このとき、自分の10本の指がしっかり地面についていないことがケガにつながったと実感し、それ以来、筋力トレーニングや足ツボなど、さまざまな方法で、足の指を鍛えて、浮き指対策を研究してきた。
「いいなと思うことはすべてやりましたが、すべての患者さんが簡単にできて効果が出る方法がなかなか見つかりませんでした」
そんなとき、裸足でデスクワークをしていた伊藤先生は、何げなく、足の指の表を床に押し付ける動作をしてみた。

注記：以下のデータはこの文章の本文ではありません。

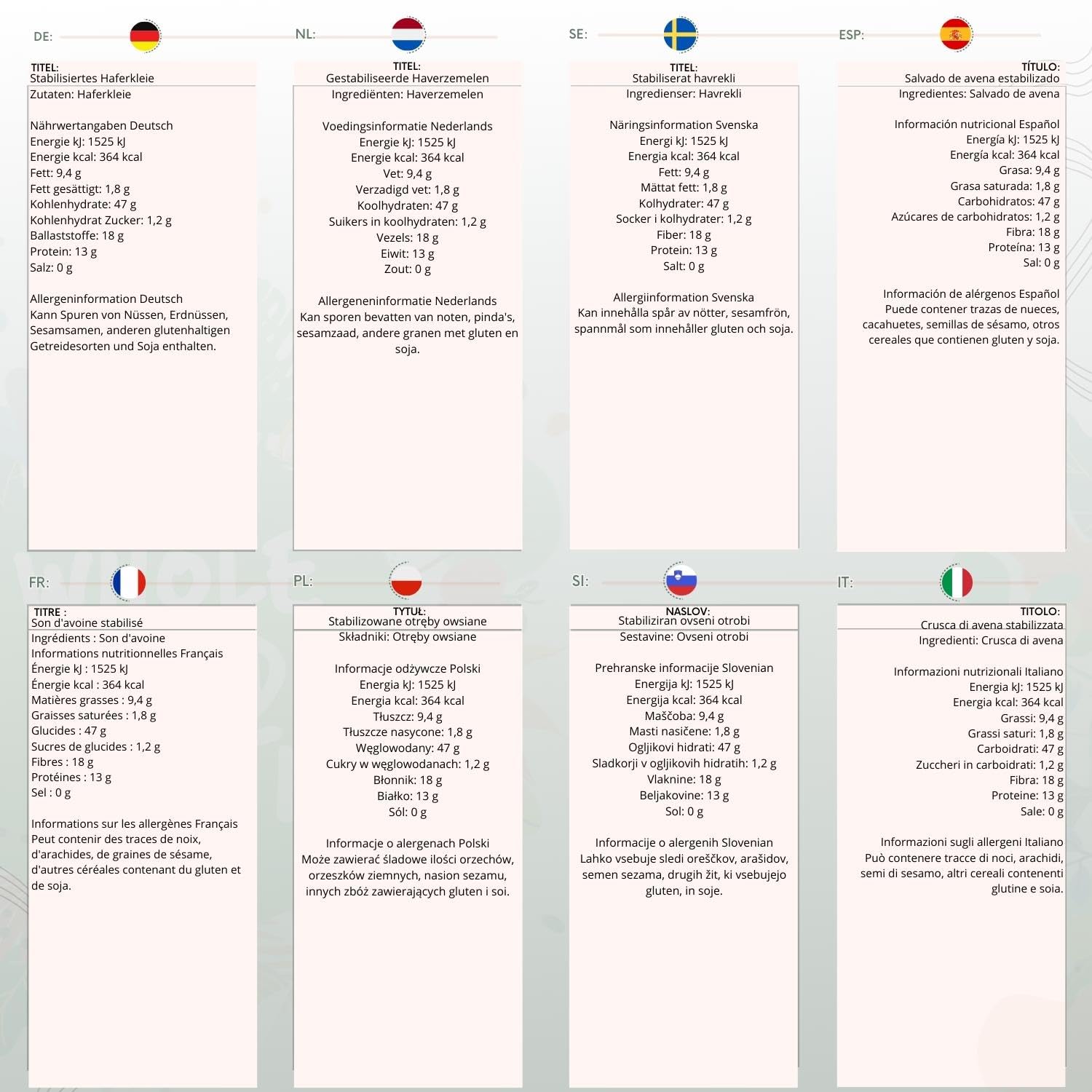 DE:

TITEL:
Stabilisiertes Haferkleie

Zutaten: Haferkleie

Nährwertangaben Deutsch
Energie kJ: 1525 kJ
Energie kcal: 364 kcal
Fett: 9,4 g
Fett gesättigt: 1,8 g
Kohlenhydrate: 47 g
Kohlenhydrat Zucker: 1,2 g
Ballaststoffe: 18 g
Protein: 13 g
Salz: 0 g

Allergeninformation Deutsch
Kann Spuren von Nüssen, Erdnüssen, Sesamsamen, anderen glutenhaltigen Getreidesorten und Soja enthalten.

NL:

TITEL:
Gestabiliseerde Haverzemelen

Ingrediënten: Haverzemelen

Voedingsinformatie Nederlands
Energie kJ: 1525 kJ
Energie kcal: 364 kcal
Vet: 9,4 g
Verzadigd vet: 1,8 g
Koolhydraten: 47 g
Suikers in koolhydraten: 1,2 g
Vezels: 18 g
Eiwit: 13 g
Zout: 0 g

Allergeneninformatie Nederlands
Kan sporen bevatten van noten, pinda's, sesamzaad, andere granen met gluten en soja.

SE:

TITEL:
Stabiliserat havrekli

Ingredienser: Havrekli

Näringsinformation Svenska
Energi kJ: 1525 kJ
Energia kcal: 364 kcal
Fett: 9,4 g
Mättat fett: 1,8 g
Kolhydrater: 47 g
Socker i kolhydrater: 1,2 g
Fiber: 18 g
Protein: 13 g
Salt: 0 g

Allergiinformation Svenska
Kan innehålla spår av nötter, sesamfrön, spannmål som innehåller gluten och soja.

ESP:

TÍTULO:
Salvado de avena estabilizado

Ingredientes: Salvado de avena

Información nutricional Español
Energía kJ: 1525 kJ
Energía kcal: 364 kcal
Grasa: 9,4 g
Grasa saturada: 1,8 g
Carbohidratos: 47 g
Azúcares de carbohidratos: 1,2 g
Fibra: 18 g
Proteína: 13 g
Sal: 0 g

Información de alérgenos Español
Puede contener trazas de nueces, cacahuetes, semillas de sésamo, otros cereales que contienen gluten y soja.

FR:

TITRE :
Son d'avoine stabilisé

Ingrédients : Son d'avoine
Informations nutritionnelles Français
Énergie kJ : 1525 kJ
Énergie kcal : 364 kcal
Matières grasses : 9,4 g
Graisses saturées : 1,8 g
Glucides : 47 g
Sucres de glucides : 1,2 g
Fibres : 18 g
Protéines : 13 g
Sel : 0 g

Informations sur les allergènes Français
Peut contenir des traces de noix, d'arachides, de graines de sésame, d'autres céréales contenant du gluten et de soja.

PL:

TYTUŁ:
Stabilizowane otręby owsiane

Składniki: Otręby owsiane

Informacje odżywcze Polski
Energia kJ: 1525 kJ
Energia kcal: 364 kcal
Tłuszcz: 9,4 g
Tłuszcze nasycone: 1,8 g
Węglowodany: 47 g
Cukry w węglowodanach: 1,2 g
Błonnik: 18 g
Białko: 13 g
Sól: 0 g

Informacje o alergenach Polski
Może zawierać śladowe ilości orzechów, orzeszków ziemnych, nasion sezamu, innych zbóż zawierających gluten i soi.

SI:

NASLOV:
Stabiliziran ovseni otrobi

Sestavine: Ovseni otrobi

Prehranske informacije Slovenian
Energija kJ: 1525 kJ
Energija kcal: 364 kcal
Maščoba: 9,4 g
Masti nasičene: 1,8 g
Ogljikovi hidrati: 47 g
Sladkorji v ogljikovih hidratih: 1,2 g
Vlaknine: 18 g
Beljakovine: 13 g
Sol: 0 g

Informacije o alergenih Slovenian
Lahko vsebuje sledi oreščkov, arašidov, semen sezama, drugih žit, ki vsebujejo gluten, in soje.

IT:

TITOLO:
Crusca di avena stabilizzata

Ingredienti: Crusca di avena

Informazioni nutrizionali Italiano
Energia kJ: 1525 kJ
Energia kcal: 364 kcal
Grassi: 9,4 g
Grassi saturi: 1,8 g
Carboidrati: 47 g
Zuccheri in carboidrati: 1,2 g
Fibra: 18 g
Proteine: 13 g
Sale: 0 g

Informazioni sugli allergeni Italiano
Può contenere tracce di noci, arachidi, semi di sesamo, altri cereali contenenti glutine e soia.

「本当に偶然でした。くいくいっと床に指を押し付けると、指の筋肉だけでなく、足の甲や脛の筋肉までがのびて、気持ちいい。そこで研究を始め、本格的に『足の甲のばし』として完成させました」
「足の甲のばし」のやり方は次の通りだ。
【1】椅子に浅く座り、左足の指を床に立てて着ける。左足の甲を前方に向けて10秒間、ゆっくり押し出す。
〈ポイント〉5本の指と足の甲全体、脛の前側がのびていることを感じればOK。
【2】ひざを少し外側に開き、左足の甲を小指側に倒すように10秒間、ゆっくり押し出す。
〈ポイント〉薬指、小指、足の甲の外側、脛の外側がのびていることを感じればOK。
【1】〜【2】を右足でも行う。